Thursday, June 22, 2006
Hip Openers (Part Two)
As I mentioned before, there isn’t really a “hip” muscle, just all the muscles that connect the pelvis, spine and thighbones. And the pointy knob on your lower side front that is called the hipbone is actually the top of the pelvis. So the term “hip” is a little misleading when talking about anatomy—we’re really talking about the various elements that help stabilize the pelvis and the lower spine. There is a variety of yoga poses called hip openers that focus on this area and help strengthen the muscles and increase flexibility in the joints. I want to focus on a few of them in this posting.
While practicing the following sequence, keep your focus on the balance of your pelvis. When standing, the tailbone should remain pointed towards the floor and the hipbones (for lack of a better term) should be level—this means the pelvis is in a vertical position. There is a gentle curve at the lower back that appears naturally when the pelvis is upright and balanced; the lower back rounds or overarches if the pelvis is tipped too far back or forward. Try to maintain this gentle curve in the spine while doing the following poses.
Hip Opening Sequence
1. Sukasana (Easy Pose) Sit in a comfortable, cross-legged position with the sitbones on a folded blanket. Increase the height of the blanket if you can’t sit without rounding the lower back. Take a few minutes to really concentrated on balancing the pelvis and lengthening the spine.

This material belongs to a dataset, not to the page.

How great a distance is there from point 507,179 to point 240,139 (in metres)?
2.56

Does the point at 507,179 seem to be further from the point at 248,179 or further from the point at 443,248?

2. Dandasana (Staff Pose) While keeping the spine long and the pelvis balanced, stretch your feet in front of you and press the soles of the feet away so that the leg muscles engage.
3. Paschimottanasana (Forward Bend) Wrap your belt around the balls of the feet and begin to pull yourself forward, leading with the belly button. You are now tipping the pelvis forward to lengthen the back of the legs. Don’t round your lower back!
4. Tadasana (Mountain Pose) Come to standing and realign the spine and pelvis.
5. Gomukhasana (Cow’s Head Pose) Stretch the arms into the Cow’s head position, while maintaining the neutral curve in the lower back. Do the stretch on both sides.
6. Virabhadrasana II (Warrior 2) Concentrate on keeping the hips squared so that the belly button faces the same direction at the breastbone. Roll the thighs out so that the knees are aligned with the tops of the feet. This pose is a powerful hip opener, because your muscles are working very hard to keep the hips squared and support the weight of the torso at the same time. Try to hold the pose for 6-7 breaths.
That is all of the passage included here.